The fast boats are maneuverable and can operate at up to 75 knots, they wrote. Some are built mostly with Fiberglas, which makes them difficult to detect with radar.

Whatever Tehran’s recent intentions, Iran’s behavior in the Gulf is often determined by internal Iranian politics, which can be confusing and opaque.

That often leads to actions which appear at odds with public statements by factions within the leadership that pursue agendas different from the hard-line Revolutionary Guard, whose naval units carried out the latest incidents.

“In particular, the provocations may have a domestic political dimension aimed at those within President Hassan Rouhani’s government who advocate better relations with the West,” wrote Farzin Nadimi, a U.S.-based analyst writing in the website The Washington Institute, a private think tank.

Nadimi wrote that the Revolutionary Guard may be trying to bolster their image as the protector of Iran’s coastal borders to justify their substantial share of the defense and research budget.

Some analysts also believe the hard-liners could be maneuvering for a political comeback in next May’s presidential election.

Rouhani was elected in 2013 on a pledge to end Iran’s international isolation and reverse the economic decline brought about by international sanctions and mismanagement by his hard-line predecessor, Mahmoud Ahmadinejad.

Rouhani’s allies also won important gains in parliament at the expense of the hard-liners in April’s legislative election.

Rouhani has not announced whether he will seek a second term.
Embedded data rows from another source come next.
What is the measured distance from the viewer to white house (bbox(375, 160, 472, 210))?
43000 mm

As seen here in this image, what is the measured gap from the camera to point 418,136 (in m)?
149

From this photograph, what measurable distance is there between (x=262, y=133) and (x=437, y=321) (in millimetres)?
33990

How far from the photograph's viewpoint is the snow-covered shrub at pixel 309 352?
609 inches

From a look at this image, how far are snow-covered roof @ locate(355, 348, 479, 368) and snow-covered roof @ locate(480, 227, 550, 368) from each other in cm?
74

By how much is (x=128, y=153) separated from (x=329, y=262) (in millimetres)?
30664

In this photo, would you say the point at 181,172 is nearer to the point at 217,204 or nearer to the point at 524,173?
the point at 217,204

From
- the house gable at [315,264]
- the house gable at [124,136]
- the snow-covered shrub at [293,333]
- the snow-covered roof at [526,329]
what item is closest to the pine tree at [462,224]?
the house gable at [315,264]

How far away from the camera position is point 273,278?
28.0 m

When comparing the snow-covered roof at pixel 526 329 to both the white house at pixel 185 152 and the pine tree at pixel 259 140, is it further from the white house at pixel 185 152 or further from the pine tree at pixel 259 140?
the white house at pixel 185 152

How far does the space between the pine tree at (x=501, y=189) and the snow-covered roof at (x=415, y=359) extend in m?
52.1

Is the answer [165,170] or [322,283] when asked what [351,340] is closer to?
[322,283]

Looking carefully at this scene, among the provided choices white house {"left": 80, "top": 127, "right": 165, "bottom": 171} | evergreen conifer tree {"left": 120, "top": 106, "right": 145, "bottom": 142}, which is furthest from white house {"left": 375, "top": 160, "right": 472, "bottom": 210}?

But some of his policies have come under fire from the real power in Iran, Supreme Leader Ayatollah Ali Khamenei, who is close to the Revolutionary Guard and openly hostile to the U.S.

Khamenei has said that the nuclear deal with the West and subsequent lifting of international sanctions, the signature achievement of the Rouhani administration, has failed to benefit ordinary Iranians.
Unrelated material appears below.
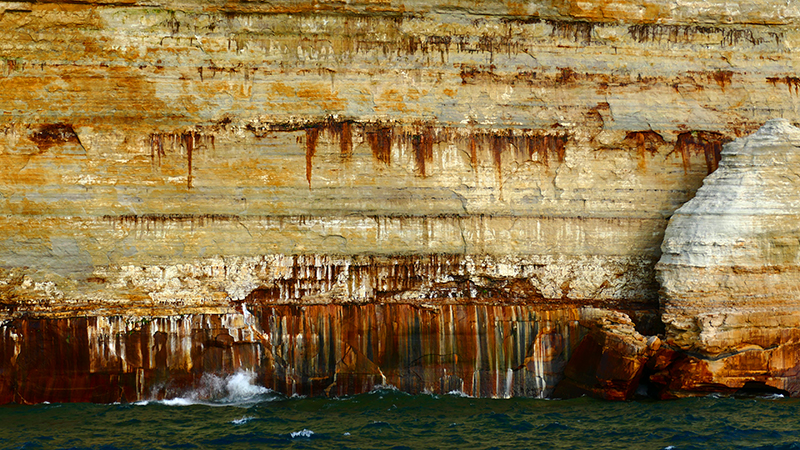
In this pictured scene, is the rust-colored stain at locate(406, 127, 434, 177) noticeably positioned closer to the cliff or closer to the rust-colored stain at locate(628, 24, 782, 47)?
the cliff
A major incident with the U.S., which Iran’s state-controlled media would blame on the Americans, could bolster the hard-liners and portray Rouhani’s policies as a failure.
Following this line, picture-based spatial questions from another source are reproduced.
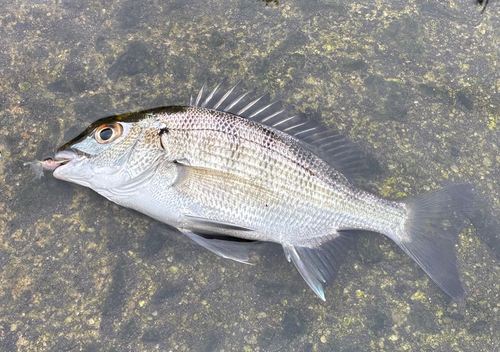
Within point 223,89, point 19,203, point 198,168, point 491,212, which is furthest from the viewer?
point 223,89

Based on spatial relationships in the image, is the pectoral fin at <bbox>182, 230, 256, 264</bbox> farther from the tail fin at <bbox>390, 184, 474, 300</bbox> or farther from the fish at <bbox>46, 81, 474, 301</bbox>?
the tail fin at <bbox>390, 184, 474, 300</bbox>

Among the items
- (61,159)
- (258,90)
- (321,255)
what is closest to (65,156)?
(61,159)

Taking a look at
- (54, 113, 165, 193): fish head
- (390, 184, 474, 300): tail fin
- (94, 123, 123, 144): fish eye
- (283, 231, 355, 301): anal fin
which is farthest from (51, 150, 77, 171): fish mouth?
(390, 184, 474, 300): tail fin

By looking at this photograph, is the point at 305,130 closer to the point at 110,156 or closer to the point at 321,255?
the point at 321,255

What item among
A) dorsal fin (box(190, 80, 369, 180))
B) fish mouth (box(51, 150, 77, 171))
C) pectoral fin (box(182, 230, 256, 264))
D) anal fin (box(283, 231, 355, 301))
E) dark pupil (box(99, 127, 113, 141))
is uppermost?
→ dorsal fin (box(190, 80, 369, 180))

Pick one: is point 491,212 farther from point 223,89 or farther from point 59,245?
point 59,245

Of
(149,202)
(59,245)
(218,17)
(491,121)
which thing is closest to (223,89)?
(218,17)
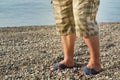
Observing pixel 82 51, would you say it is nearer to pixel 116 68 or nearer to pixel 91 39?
pixel 116 68

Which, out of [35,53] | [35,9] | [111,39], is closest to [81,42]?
[111,39]

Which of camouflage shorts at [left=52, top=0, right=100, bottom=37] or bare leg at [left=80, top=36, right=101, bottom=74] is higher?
camouflage shorts at [left=52, top=0, right=100, bottom=37]

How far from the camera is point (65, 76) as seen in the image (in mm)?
5090

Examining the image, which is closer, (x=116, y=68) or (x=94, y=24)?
(x=94, y=24)

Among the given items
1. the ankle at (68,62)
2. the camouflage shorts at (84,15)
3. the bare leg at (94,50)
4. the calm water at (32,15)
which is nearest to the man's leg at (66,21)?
the camouflage shorts at (84,15)

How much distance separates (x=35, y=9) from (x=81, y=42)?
1628cm

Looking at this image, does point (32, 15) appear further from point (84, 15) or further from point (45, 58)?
point (84, 15)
“In the meantime, observers should not be surprised if the naval harassment continues in the coming weeks,” Nadimi wrote. “Washington should, therefore’ be especially vigilant...”

All this comes at a time when the Obama administration is in its final months. The new U.S. president will be chosen in November, but it will take months afterward before the new chief executive’s team is fully in place.

“The Persian Gulf is the Iranian nation’s home,” Khamenei said in a speech last May. “We must be present in that region, hold war games and demonstrate power. … It is the Americans who should explain why they have come here from the other side of the world and stage war games.”